Unfortunately, the CTID approach that got us here can not take us forward. Due to the fact that the CTID points to a physical address on the disk, it is prone to change and is not a permanent marker we can use. For example, Postgres could `VACUUM` later, which would change the arrangement on disk. What we need is something that is reliably increasing over time.
Once the initial load is done, Airbyte can use CDC, xmin, or a user column. In each of these cases, it depends on a reliable cursor to be able to find data that has changed.
- CDC saves the Log Sequence Number (LSN) in the Write Ahead Logs (WAL). This is nice because it also handles deleted rows and can handle very large tables efficiently.
- xmin saves the current `pg_snapshot_xmin()` of the current database and uses that to query the next time.

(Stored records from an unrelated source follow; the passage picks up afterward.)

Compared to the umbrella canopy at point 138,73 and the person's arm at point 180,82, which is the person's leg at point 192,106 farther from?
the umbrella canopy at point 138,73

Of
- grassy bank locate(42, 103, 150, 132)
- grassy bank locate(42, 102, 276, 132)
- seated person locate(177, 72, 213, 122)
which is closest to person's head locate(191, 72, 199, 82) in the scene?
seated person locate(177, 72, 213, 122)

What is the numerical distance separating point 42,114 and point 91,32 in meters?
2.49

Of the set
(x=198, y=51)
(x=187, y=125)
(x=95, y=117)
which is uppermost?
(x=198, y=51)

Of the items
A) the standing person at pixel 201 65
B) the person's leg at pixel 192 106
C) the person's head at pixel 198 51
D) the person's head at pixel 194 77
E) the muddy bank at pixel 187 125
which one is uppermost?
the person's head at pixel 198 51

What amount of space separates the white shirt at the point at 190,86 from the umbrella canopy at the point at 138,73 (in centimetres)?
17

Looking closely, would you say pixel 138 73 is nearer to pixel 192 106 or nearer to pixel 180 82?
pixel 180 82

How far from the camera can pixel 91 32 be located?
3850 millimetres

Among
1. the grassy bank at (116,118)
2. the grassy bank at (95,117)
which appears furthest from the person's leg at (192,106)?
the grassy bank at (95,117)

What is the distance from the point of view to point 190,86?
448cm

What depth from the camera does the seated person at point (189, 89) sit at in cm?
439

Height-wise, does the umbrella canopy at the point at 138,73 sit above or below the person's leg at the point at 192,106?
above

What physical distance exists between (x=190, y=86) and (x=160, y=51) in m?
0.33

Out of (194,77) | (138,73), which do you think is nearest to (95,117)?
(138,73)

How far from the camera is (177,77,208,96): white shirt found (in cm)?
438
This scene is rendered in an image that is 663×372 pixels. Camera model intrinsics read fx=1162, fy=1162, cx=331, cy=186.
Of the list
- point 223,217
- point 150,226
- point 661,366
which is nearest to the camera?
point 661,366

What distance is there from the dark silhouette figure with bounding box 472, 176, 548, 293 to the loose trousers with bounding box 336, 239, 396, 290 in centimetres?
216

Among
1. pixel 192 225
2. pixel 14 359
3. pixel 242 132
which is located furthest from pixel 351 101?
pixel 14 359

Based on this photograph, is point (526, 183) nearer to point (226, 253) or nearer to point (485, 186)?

- User column is often filled out by the application in the form of a timestamp. Airbyte can run a query like `SELECT * FROM some_table WHERE udpated_at > {last_time}`.
Measure, Measure, Measure
This may come as no surprise, but an important lesson we learned was to continuously test how our assumptions about database behavior measure against real-life scenarios. It was also important to run those tests on various table sizes. In some cases, the actual behavior changes when table sizes cross a threshold.
The first step was to profile our running Java code to find bottlenecks using aysnc_profiler and other tools. This led to improvements in speed and memory management.
We also created a harness to be able to sync any given database and test its throughput and reliability. We created a dashboard to track our progress (up and to the right!) and monitored it for changes. We also run this through continuous integration (CI) on all code hoping to be updated to verify that things keep moving in the right direction.
Conclusion
Airbyte has released an approach to PostgreSQL that allows us to read unlimited amounts of data without putting the server under stress. This method is based on the following principles:
- Read the data in its natural order to increase performance
- Don’t attempt to read everything all at once
- Use checkpoints to allow for continuous replication in case of an error
- Switch to an incremental approach after the initial snapshot
- Continuously measure performance and make adjustments as needed
This method allows Airbyte to handle any size of table in a linear order. This means that the more rows of data that exist, the longer it will still take to read them. However, there is no need to increase database resources such as memory or disk and we can do so reliably every time.We are excited to apply the approach and learnings to other databases such as MySQL and MongoDB.